Among them, the model named yolov8n_cls supports a 1000-class classification task based on ImageNet, the model named yolov8n_pose supports a human pose detection task, and the other models support an 80-classification detection task for the COCO dataset.
For task configuration, you need to refer to yolov8_element for instructions on how to modify the configuration file.

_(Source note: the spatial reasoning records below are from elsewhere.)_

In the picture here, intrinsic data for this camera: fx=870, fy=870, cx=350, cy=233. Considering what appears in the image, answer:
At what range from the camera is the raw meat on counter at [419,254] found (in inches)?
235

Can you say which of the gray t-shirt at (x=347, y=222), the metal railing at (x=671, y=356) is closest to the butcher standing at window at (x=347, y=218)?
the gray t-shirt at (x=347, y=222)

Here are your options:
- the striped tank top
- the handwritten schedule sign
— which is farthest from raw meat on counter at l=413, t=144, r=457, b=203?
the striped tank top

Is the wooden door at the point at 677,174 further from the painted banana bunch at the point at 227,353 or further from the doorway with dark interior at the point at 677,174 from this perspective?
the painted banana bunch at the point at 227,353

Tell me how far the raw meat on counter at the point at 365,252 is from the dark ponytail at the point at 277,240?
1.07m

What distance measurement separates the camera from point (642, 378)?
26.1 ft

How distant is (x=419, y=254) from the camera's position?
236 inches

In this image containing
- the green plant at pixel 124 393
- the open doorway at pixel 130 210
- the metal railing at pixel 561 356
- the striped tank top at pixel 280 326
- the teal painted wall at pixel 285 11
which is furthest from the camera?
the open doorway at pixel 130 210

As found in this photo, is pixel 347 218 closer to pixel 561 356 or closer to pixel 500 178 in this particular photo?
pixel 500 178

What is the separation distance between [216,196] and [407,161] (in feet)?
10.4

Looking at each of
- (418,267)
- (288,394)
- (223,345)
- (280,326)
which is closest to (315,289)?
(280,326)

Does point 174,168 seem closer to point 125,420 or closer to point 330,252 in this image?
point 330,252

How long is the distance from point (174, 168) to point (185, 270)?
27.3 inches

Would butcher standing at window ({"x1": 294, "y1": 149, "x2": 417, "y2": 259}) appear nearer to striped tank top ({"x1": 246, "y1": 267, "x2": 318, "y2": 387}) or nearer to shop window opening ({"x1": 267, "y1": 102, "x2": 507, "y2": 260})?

Currently, the default configuration implements the target detection function. If you wish to run the attitude detection algorithm, you will need to change the name of the visualisation algorithm in yolov8_demo.json in the visualisation algorithm name to draw_yolov8_det_pose. For the classification algorithm, since the classification task does not visualise the results, there is no need to configure the visualisation algorithm name or to save the image; it is sufficient to observe the logs as the program runs. For the segmentation algorithm, in addition to modifying the model and task, the visualization algorithm name in yolov8_demo.json needs to be changed to draw_yolov8_seg. In addition, yolov8_seg can use TPU for post-processing. In this case, set "seg_tpu_opt" to true and "mask_bmodel_path" to the bmodel path required for post-processing of TPU.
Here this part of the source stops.